Limit direct dependencies on cpuinfo

PiperOrigin-RevId: 272245408
diff --git a/src/init.c b/src/init.c
index b0ad23d..a5ca59d 100644
--- a/src/init.c
+++ b/src/init.c
@@ -18,6 +18,7 @@
 #include <xnnpack/argmaxpool.h>
 #include <xnnpack/avgpool.h>
 #include <xnnpack/clamp.h>
+#include <xnnpack/common.h>
 #include <xnnpack/conv.h>
 #include <xnnpack/dwconv.h>
 #include <xnnpack/gavgpool.h>
@@ -48,15 +49,15 @@
   .initialized = false
 };
 
-#if CPUINFO_ARCH_PNACL || CPUINFO_ARCH_ASMJS || CPUINFO_ARCH_WASM || CPUINFO_ARCH_WASMSIMD
+#if XNN_ARCH_PNACL || XNN_ARCH_ASMJS || XNN_ARCH_WASM || XNN_ARCH_WASMSIMD
   extern uint32_t xnn_stub_wasm_f32_sub(uint32_t a, uint32_t b);
 #endif
-#if CPUINFO_ARCH_PNACL || CPUINFO_ARCH_WASM || CPUINFO_ARCH_WASMSIMD
+#if XNN_ARCH_PNACL || XNN_ARCH_WASM || XNN_ARCH_WASMSIMD
   extern uint32_t xnn_stub_wasm_f32_min(uint32_t a, uint32_t b);
 #endif
 
 static void init(void) {
-#if CPUINFO_ARCH_ARM
+#if XNN_ARCH_ARM
   if (!cpuinfo_has_arm_neon()) {
     xnn_log_error("XNNPACK initialization failed: NEON is not supported");
     return;
@@ -206,7 +207,7 @@
     .xm = (xnn_zipv_ukernel_function) xnn_x32_zip_xm_ukernel__neon,
   };
 
-#elif CPUINFO_ARCH_ARM64
+#elif XNN_ARCH_ARM64
 
   /**************************** Q8 micro-kernels ****************************/
   xnn_params.q8.gemm = (struct gemm_parameters) {
@@ -485,7 +486,7 @@
     .xm = (xnn_zipv_ukernel_function) xnn_x32_zip_xm_ukernel__neon,
   };
 
-#elif CPUINFO_ARCH_X86 || CPUINFO_ARCH_X86_64
+#elif XNN_ARCH_X86 || XNN_ARCH_X86_64
   if (!cpuinfo_has_x86_sse2()) {
     xnn_log_error("XNNPACK initialization failed: SSE2 is not supported");
     return;
@@ -649,7 +650,7 @@
     .xm = (xnn_zipv_ukernel_function) xnn_x32_zip_xm_ukernel__sse2,
   };
 
-#elif CPUINFO_ARCH_PNACL || CPUINFO_ARCH_WASMSIMD
+#elif XNN_ARCH_PNACL || XNN_ARCH_WASMSIMD
   /**************************** Q8 micro-kernels ****************************/
   xnn_params.q8.gemm = (struct gemm_parameters) {
     .gemm = (xnn_gemm_ukernel_function) xnn_q8_gemm_ukernel_2x2__scalar,
@@ -786,7 +787,7 @@
     .xm = (xnn_zipv_ukernel_function) xnn_x32_zip_xm_ukernel__psimd,
   };
 
-#elif CPUINFO_ARCH_WASM || CPUINFO_ARCH_ASMJS
+#elif XNN_ARCH_WASM || XNN_ARCH_ASMJS
   // Unlike most other architectures, on x86/x86-64 when floating-point instructions
   // have no NaN arguments, but produce NaN output, the output NaN has sign bit set.

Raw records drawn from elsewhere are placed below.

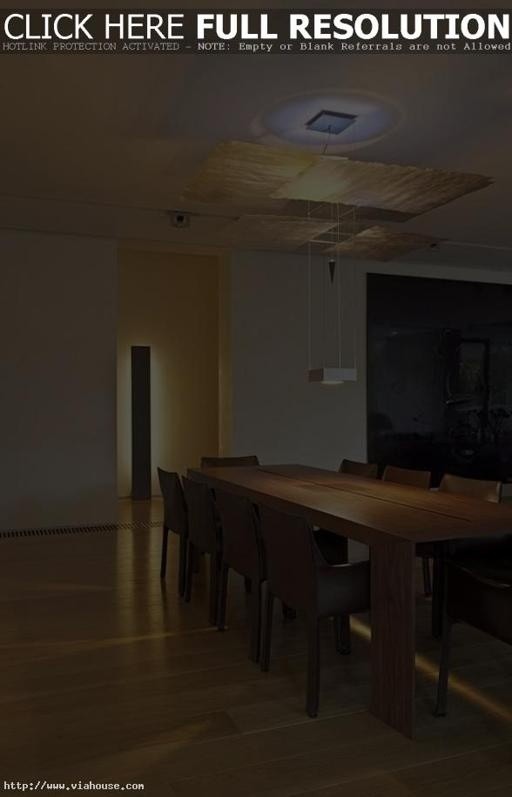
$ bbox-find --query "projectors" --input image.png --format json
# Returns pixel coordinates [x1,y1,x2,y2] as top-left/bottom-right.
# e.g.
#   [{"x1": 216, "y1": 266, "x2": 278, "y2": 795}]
[{"x1": 305, "y1": 367, "x2": 358, "y2": 384}]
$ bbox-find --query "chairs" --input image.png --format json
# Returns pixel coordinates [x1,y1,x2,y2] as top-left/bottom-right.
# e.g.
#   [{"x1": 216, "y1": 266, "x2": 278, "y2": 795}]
[{"x1": 156, "y1": 456, "x2": 504, "y2": 719}]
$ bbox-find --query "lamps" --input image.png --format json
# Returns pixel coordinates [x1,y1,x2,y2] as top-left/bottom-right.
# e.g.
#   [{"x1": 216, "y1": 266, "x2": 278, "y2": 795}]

   // We use it to distinguish x86/x86-64 from other architectures, by doing subtraction
diff --git a/src/wasm-stubs.c b/src/wasm-stubs.c
index 29826d7..b9273c5 100644
--- a/src/wasm-stubs.c
+++ b/src/wasm-stubs.c
@@ -12,8 +12,8 @@
   return fp32_to_bits(fp32_from_bits(a) - fp32_from_bits(b));
 }
 
-#if CPUINFO_ARCH_WASM || CPUINFO_ARCH_WASMSIMD
+#if XNN_ARCH_WASM || XNN_ARCH_WASMSIMD
 uint32_t xnn_stub_wasm_f32_min(uint32_t a, uint32_t b) {
   return fp32_to_bits(__builtin_wasm_min_f32(fp32_from_bits(a), fp32_from_bits(b)));
 }
-#endif  // CPUINFO_ARCH_WASM || CPUINFO_ARCH_WASMSIMD
+#endif  // XNN_ARCH_WASM || XNN_ARCH_WASMSIMD
diff --git a/src/xnnpack/allocator.h b/src/xnnpack/allocator.h
index 303aa37..c946656 100644
--- a/src/xnnpack/allocator.h
+++ b/src/xnnpack/allocator.h
@@ -12,7 +12,7 @@
   #include <malloc.h>
 #endif
 
-#include <cpuinfo.h>
+#include <xnnpack/common.h>
 
 extern int posix_memalign(void **memptr, size_t alignment, size_t size);
 
@@ -22,7 +22,7 @@
 
 inline static void* xnn_allocate_memory(size_t memory_size) {
   void* memory_ptr = NULL;
-#if CPUINFO_ARCH_ASMJS || CPUINFO_ARCH_WASM
+#if XNN_ARCH_ASMJS || XNN_ARCH_WASM
   memory_ptr = malloc(memory_size);
 #elif defined(__ANDROID__)
   memory_ptr = memalign(XNN_ALLOCATION_ALIGNMENT, memory_size);
diff --git a/src/xnnpack/common.h b/src/xnnpack/common.h
index 2dbc451..673b92a 100644
--- a/src/xnnpack/common.h
+++ b/src/xnnpack/common.h
@@ -9,6 +9,83 @@
 #pragma once
 
 
+// Define architecture indentification macros
+
+#if defined(__i386__) || defined(__i486__) || defined(__i586__) || defined(__i686__) || defined(_M_IX86)
+  #define XNN_ARCH_X86 1
+#endif
+
+#if defined(__x86_64__) || defined(__x86_64) || defined(_M_X64) || defined(_M_AMD64)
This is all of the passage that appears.